----- ТЕКСТ ДЛЯ ЧТЕНИЯ

Если я скажу, что Фрейдкин — брачный аферист, то он не обидится, поскольку сам мне рассказывает об этом в “Записках брачного афериста”, которые начинает так: “Считаю своим долгом предуведомить читателя, что в силу особенностей своего литературного дарования я совершенно не владею искусством художественного переосмысления действительности. Таким образом, все описанное ниже — это абсолютно подлинные факты моей, к сожалению, небезупречной биографии, которые я не умел приукрасить ни целомудренным преувеличением, ни циническим умолчанием”. И далее идет рассказ о фиктивном браке с некой Верой, которой была необходима московская прописка, о некой Наде, которая хотела навязать себя автору, прислав такую телеграмму: “Марк, если ты на мне не женишься, у меня от тебя будет ребенок”, а дочка у этой Нади была от другого, так же, как и сын Веры, но Фрейдкин потом признал сына своим — Семеном Марковичем Фрейдкиным, “под каковым именем он с того дня и значился в моем паспорте и в выданном мне свидетельстве о рождении”.

----------
----- ЗАПИСИ

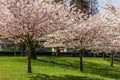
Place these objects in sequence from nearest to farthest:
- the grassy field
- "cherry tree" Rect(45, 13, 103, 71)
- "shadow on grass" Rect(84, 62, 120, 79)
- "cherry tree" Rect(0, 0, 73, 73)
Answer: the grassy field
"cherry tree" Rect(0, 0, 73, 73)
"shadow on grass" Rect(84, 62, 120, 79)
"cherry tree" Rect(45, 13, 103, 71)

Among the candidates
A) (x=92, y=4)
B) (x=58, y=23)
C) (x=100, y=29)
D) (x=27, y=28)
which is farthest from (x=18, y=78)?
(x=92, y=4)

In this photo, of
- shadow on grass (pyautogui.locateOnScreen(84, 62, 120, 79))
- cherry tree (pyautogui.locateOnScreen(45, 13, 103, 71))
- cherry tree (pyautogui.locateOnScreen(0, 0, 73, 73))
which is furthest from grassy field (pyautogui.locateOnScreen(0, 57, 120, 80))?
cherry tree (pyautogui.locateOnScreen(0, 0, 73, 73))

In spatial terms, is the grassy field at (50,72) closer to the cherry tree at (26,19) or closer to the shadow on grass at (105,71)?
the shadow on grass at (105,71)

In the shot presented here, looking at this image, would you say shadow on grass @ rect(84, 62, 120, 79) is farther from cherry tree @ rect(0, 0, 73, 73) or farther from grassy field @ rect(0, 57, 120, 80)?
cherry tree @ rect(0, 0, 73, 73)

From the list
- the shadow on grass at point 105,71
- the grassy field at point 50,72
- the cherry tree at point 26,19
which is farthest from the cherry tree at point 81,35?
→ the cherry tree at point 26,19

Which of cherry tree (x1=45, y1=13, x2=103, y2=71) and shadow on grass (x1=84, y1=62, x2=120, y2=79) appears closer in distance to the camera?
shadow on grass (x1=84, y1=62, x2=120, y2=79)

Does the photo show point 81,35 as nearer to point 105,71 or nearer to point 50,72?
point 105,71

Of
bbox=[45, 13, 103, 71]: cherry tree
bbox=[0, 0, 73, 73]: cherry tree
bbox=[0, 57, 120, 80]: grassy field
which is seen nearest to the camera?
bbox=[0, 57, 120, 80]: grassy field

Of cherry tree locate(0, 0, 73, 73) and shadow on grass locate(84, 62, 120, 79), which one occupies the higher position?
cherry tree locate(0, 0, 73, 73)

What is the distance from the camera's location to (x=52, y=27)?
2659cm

----------
----- ЗАПИСИ

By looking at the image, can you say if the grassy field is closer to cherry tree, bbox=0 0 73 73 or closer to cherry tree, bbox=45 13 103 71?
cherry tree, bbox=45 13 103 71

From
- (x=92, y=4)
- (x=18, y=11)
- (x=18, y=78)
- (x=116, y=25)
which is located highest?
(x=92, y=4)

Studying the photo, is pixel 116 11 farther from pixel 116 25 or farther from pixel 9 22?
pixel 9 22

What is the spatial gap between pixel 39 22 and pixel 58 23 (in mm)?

----------

* [УСЛОВИЕ ЗАДАНИЯ] Объясните по тексту для чтения, почему Фрейдкин не обидится, если его назвать брачным аферистом. Уложитесь в одно-два предложения.

* [РЕШЕНИЕ ЗАДАНИЯ] Фрейдкин не обидится, потому что он сам рассказывает об этом в «Записках брачного афериста».